認識について考えるときに私が思うこと


 2000/3/24
  何年か前にNHKの海外ドキュメンタリーで「失読症」について取り上げていまいした。 「失読症」というのは、字が読めない書けないという障害で、アメリカでは成績不良などで学校を中退していまう生徒がかなりの割合でこの障害を持っているらしいという報告もあり、その対策が進んでいるらしいということは前に何かで読んで知っていたのですがそもそも「失読症」というもの自体がよくわからなかったので、興味深く観ていました。
 
 その番組での失読症の説明は、脳での映像の捉え方が通常と違っているというものでした。教師向けに行われていたセミナーでは、鏡に写した紙に星印を書いて(これは実際にやってみると、線をどっち方向に書いたらいいのか混乱して上手く書くことができません)失読症を体験するということをやっていました。
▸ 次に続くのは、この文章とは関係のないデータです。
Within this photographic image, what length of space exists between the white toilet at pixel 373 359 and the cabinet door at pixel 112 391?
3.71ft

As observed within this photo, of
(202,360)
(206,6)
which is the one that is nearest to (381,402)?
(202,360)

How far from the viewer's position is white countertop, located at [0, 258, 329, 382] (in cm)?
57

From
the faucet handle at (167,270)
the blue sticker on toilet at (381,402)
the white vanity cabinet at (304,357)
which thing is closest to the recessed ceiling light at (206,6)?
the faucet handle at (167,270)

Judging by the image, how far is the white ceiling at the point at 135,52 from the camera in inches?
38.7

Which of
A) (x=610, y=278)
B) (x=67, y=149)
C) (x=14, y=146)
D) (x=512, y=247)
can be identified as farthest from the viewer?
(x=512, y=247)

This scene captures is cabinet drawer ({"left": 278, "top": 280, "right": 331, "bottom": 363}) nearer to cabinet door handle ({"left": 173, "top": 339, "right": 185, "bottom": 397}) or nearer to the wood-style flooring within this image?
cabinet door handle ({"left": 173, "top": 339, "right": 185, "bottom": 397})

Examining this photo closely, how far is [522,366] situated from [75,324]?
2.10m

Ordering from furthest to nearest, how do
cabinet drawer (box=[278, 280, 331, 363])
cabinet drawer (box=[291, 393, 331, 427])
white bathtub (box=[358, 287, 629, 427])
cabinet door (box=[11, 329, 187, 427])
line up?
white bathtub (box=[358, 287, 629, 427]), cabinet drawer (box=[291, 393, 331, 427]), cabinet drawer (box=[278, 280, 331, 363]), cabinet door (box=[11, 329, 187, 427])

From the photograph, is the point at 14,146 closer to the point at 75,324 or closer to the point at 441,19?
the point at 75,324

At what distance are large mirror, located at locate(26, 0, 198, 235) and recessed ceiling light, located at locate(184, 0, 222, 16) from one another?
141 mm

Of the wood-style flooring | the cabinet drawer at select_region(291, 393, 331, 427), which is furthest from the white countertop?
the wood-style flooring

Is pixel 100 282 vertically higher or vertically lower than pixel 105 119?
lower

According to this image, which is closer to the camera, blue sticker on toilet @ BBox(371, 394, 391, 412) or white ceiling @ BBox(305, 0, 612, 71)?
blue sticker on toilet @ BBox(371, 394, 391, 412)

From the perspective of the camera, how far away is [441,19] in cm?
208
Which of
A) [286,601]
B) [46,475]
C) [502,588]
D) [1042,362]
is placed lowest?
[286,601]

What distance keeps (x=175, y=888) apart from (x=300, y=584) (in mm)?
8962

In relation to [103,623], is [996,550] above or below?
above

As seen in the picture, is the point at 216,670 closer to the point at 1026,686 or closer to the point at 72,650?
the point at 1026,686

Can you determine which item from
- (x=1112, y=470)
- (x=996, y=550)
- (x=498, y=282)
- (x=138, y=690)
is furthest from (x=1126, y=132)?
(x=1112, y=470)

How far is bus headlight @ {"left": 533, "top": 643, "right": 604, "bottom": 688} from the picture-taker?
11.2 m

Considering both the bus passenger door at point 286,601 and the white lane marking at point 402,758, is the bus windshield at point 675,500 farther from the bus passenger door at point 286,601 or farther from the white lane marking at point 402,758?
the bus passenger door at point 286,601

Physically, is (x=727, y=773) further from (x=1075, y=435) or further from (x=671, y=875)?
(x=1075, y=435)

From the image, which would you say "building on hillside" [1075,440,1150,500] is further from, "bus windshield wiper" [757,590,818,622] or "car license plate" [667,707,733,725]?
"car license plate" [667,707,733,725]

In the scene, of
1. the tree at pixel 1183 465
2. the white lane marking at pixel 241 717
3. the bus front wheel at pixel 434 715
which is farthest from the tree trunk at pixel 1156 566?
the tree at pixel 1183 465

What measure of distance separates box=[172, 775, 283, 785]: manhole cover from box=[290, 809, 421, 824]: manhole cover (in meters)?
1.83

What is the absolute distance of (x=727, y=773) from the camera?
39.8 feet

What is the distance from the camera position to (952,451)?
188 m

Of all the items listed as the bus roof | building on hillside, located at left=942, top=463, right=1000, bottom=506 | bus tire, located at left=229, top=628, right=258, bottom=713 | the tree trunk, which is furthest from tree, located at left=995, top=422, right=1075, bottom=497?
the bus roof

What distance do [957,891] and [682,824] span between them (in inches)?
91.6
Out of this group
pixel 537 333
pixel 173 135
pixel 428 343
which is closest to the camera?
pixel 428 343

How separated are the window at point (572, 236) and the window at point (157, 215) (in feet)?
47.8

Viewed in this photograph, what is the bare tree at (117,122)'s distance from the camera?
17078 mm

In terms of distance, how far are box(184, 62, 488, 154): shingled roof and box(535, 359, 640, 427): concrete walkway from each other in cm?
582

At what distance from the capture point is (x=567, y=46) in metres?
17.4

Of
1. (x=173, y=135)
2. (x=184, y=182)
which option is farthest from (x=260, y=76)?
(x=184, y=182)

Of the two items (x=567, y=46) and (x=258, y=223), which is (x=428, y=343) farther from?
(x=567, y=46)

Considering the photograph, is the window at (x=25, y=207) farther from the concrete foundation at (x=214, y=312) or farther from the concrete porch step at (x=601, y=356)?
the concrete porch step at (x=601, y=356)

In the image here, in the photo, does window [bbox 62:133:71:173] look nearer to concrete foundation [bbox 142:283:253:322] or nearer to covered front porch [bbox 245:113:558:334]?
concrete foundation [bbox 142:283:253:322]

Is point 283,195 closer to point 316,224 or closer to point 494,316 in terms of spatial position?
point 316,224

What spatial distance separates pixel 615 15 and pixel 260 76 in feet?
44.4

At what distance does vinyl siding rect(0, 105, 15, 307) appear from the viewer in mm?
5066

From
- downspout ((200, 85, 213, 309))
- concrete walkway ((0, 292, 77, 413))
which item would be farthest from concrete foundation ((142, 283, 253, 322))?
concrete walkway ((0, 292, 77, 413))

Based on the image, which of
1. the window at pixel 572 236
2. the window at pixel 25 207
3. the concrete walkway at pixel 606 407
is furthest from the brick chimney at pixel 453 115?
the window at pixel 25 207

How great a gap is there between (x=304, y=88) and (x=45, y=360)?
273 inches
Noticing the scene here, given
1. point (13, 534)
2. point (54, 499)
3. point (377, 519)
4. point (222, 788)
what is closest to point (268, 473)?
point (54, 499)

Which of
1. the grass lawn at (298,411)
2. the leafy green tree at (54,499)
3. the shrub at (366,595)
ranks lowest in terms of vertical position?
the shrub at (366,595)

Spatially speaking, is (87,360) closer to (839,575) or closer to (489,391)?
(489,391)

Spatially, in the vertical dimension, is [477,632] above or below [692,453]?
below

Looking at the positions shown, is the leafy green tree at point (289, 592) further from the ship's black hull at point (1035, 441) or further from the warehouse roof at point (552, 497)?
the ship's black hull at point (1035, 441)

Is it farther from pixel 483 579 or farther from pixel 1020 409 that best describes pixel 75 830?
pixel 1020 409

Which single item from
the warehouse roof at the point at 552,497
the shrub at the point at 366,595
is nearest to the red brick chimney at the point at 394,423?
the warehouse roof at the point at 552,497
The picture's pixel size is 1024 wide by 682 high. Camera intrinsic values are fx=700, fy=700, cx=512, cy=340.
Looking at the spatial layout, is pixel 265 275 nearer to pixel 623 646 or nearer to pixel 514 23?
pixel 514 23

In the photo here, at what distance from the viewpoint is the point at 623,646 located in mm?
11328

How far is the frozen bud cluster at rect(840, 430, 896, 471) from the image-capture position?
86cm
 でも、その時に思ったのですが、そもそも生まれつきの症状なわけですから、たとえば「A」という文字の認識が通常とは違っていても、それが「B」や「C」と区別できるのであれば、それほど問題にはならないような気がしました。色盲の人だって、多少の不自由はあるかもしれませんが、日常ではそれほど困ることは少ないと思います。でも色盲によっては、赤と緑の区別がつかないとかで「どうやって信号がわかるのだろう?並び順?」ということもあるのだろうしなあ、と漠然と考えていました。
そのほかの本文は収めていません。